- [Problem A] Return each line of the entries below that contains the word "distance".

### Excerpt to read

- Russian: Лев Толстой
- Directed by: Sergey Gerasimov
- Written by: Sergey Gerasimov
- Starring: Sergey Gerasimov; Tamara Makarova; Borivoj Navrátil; Aleksey Petrenko; Marina Ustimenko;
- Cinematography: Sergey Filippov
- Music by: Pavel Chekalov
- Production company: Gorky Film Studio
- Release date: 1984;
- Running time: 168 min.
- Countries: Soviet Union Czechoslovakia
- Language: Russian

= Lev Tolstoy (film) =

Lev Tolstoy (Лев Толстой) is a 1984 Soviet drama film directed by Sergey Gerasimov.

== Plot ==
The film tells about the life and death of the great Russian writer Lev Tolstoy.

######
### Extracted information

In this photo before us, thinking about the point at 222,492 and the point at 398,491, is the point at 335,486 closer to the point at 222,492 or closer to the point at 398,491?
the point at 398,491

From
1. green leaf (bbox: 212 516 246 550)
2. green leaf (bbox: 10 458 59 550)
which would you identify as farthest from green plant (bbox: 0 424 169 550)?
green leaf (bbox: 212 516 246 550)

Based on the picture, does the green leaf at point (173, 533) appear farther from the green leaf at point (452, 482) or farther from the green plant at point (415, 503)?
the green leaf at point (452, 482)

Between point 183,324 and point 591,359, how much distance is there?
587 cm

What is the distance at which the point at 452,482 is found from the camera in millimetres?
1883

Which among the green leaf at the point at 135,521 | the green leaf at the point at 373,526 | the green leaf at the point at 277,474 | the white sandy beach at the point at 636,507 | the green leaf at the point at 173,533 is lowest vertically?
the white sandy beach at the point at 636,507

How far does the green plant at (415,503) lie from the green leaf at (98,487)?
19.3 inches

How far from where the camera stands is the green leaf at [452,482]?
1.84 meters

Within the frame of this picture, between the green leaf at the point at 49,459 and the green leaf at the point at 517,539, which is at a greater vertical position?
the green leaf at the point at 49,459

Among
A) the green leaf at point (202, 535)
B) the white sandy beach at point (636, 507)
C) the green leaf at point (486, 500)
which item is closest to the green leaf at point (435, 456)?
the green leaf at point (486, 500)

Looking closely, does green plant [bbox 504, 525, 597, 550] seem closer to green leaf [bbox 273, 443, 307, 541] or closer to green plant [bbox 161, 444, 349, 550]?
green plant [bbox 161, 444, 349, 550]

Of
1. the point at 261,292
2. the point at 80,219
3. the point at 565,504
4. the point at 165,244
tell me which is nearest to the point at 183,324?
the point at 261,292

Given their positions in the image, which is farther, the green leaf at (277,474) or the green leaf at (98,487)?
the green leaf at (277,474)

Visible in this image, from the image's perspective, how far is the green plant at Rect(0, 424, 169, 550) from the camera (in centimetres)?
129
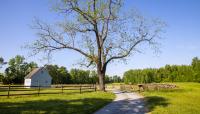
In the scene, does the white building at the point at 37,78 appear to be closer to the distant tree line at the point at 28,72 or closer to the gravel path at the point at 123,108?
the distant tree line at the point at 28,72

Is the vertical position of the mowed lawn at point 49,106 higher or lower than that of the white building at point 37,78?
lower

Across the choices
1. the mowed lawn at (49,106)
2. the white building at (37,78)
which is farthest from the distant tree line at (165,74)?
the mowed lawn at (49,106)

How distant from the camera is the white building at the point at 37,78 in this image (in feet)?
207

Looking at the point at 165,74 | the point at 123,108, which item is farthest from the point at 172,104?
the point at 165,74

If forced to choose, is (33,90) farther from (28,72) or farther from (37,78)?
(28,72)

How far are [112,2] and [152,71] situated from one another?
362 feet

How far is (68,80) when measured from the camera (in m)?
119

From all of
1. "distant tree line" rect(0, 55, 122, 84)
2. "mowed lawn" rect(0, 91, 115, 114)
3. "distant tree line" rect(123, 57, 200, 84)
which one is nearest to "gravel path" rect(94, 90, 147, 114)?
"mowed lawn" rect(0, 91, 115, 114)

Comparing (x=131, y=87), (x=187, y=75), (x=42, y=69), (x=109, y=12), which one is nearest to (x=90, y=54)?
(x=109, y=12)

######

- [Problem B] Echo the part of the Lev Tolstoy film text that opens with "- Countries: Soviet" and closes with "writer Lev Tolstoy.".

- [Solution A]
Between point 183,324 and point 591,359, how much distance is there?
What is the distance at which the point at 452,482 is found from the camera in millimetres?

- [Solution B]
- Countries: Soviet Union Czechoslovakia
- Language: Russian

= Lev Tolstoy (film) =

Lev Tolstoy (Лев Толстой) is a 1984 Soviet drama film directed by Sergey Gerasimov.

== Plot ==
The film tells about the life and death of the great Russian writer Lev Tolstoy.